Anglada sopesó las palabras de su compañero. No las examinaba en el vacío. Conocía el historial de problemas familiares de Siso, y también un par de infidelidades conyugales del guardia. Pocas cosas se le pueden ocultar a tu compañero de patrulla, y más bien apetece no ocultarlas.

– Tío, si no la soportas, deberías darle puerta.

– ¿Y los niños?

– Por los niños, precisamente. Total, casi no te ven, con la paliza de servicios que llevamos encima. Que estén con su madre, aquí o donde quieran, y tú te los coges en verano y te los llevas a Eurodisney o a Port Aventura y te conviertes en el papá guay. Que ella se ocupe de regañarles.

– Se nota que no tienes hijos.

– Procuro no tener remilgos, nada más. Muchas de las cosas que creemos no son más que la mierda que nos han puesto en la cabeza para que nos limitemos a cumplir el papel que nos asignan en la función. Quítatela de encima, si te está dando por culo. Sufrir no te va a valer para nada. Ni a ella.

Siso la observó con cara de asombro.

– Me dejas verdaderamente agilipollado, Ruth. Nunca había visto a una tía hablar así de otra tía.

– Aquí no soy técnicamente una tía, sino tu colega.

– Eso es otra cosa que me alucina.

– ¿El qué?

– Que te metieras aquí. No sé por qué coño lo hiciste.

– La vida es extraña, Manolo. Cuando tenía doce años, yo quería ser bailarina clásica. Con dieciséis, bailarina de striptease. Y aquí me ves, vestida de verde y poniendo a soplar a los borrachos, en vez de bailar para ellos.

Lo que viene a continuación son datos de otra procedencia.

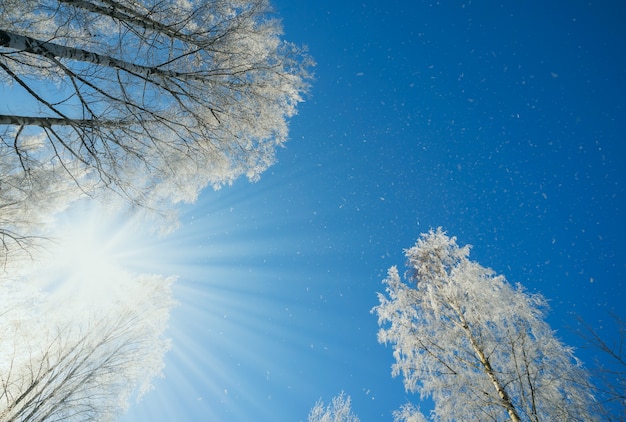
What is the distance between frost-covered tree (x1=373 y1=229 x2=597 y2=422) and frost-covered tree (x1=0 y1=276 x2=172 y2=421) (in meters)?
6.57

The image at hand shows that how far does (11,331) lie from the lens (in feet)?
20.7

– Contigo no hay quien hable en serio.

– Sí, pero me vuelvo demasiado trágica. Por eso lo evito.

– Hostia, mira ahí.

Anglada también lo vio. En el siguiente cruce, a unos doscientos metros, un coche rojo acababa de incorporarse desde la derecha con una brusca maniobra. Era imposible asegurarlo, desconociendo su matrícula y sin haberlo visto lo suficiente para identificar el modelo, pero parecía el mismo de antes.

– Métele -dijo Siso.

Anglada aceleró. El otro iba muy deprisa, tan deprisa como para arriesgarse a embestir la masa boscosa en la primera curva.

– Nos ha visto, y mira cómo le pega.

– Ya veo, ya -asintió Anglada.

– Aquí huele a mierda, te lo digo yo. Son ocho años de chuparme caminos. Aunque no seas un lince, se te aguza el olfato.